Les proches dans tous ces ouvrages sont pris à partie et bien entendu ne peuvent pas tous répondre. Pour prendre un autre exemple, ce n’est pas parce que la mère de Houellebecq se répand dans la presse qu’elle apporte une réponse à son fils. Sa réponse n’est pas à la hauteur, elle n’atteint pas son but puisqu’elle reste de ce côté-ci du conscient, bien au contraire elle ne peut qu’aggraver le mal-entendu.

Jacques d’Arribehaude rapporte que Céline disait que si l’on se soucie des réactions de ses proches dans le "rendu émotif" que l’on estime juste et vrai, on n’écrirait jamais. Il faut donc passer outre. Mais lorsque vient le moment de publier, les réactions sont là parfois violentes de ceux qui ne peuvent se défendre sur le terrain de la littérature. C’est la raison pour laquelle – et nous le regrettons - Jacques d’Arribehaude a préféré retirer son livre de la vente. Forme d’auto-censure, mais au moins le livre existe, il existe pour ceux qui l’ont déjà acheté, il existe surtout pour les générations à venir.

J’aurais pu aussi parler du Thérèse, mon amour de Julia Kristeva, on voit bien ici que le principal concerné est en mesure de répondre. On voit surtout que la littérature est revenue sur le terrain de l’intime, virage déjà ancien dont je dirais qu’Angot fut l’annonciatrice et qui balaye pour un temps cette littérature formaliste qui fut en vogue au milieu du siècle dernier.
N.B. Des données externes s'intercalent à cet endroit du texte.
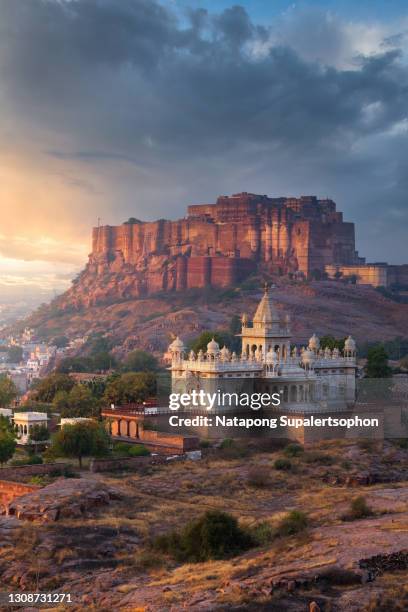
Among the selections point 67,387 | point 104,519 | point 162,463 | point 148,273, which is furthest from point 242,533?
point 148,273

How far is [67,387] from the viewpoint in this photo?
65.2m

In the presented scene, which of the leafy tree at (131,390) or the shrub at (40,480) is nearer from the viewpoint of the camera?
the shrub at (40,480)

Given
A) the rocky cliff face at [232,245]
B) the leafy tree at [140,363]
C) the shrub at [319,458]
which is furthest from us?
the rocky cliff face at [232,245]

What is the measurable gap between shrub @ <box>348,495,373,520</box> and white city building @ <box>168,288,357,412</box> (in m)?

Espérons simplement que ce nouvel ancrage humaniste débouchera sur une littérature provocatrice, débarrassée de ses hontes, une littérature qui s’exprime non plus simplement au titre de l’intime individuel mais au titre de ce que j’appellerais l’intime collectif, une littérature qui dise l’indicible, le non socialement correct alors que l’on voit notre société s’enfoncer de plus en plus dans la bienséance, le soi-disant raisonnable et le sur-moi triomphant.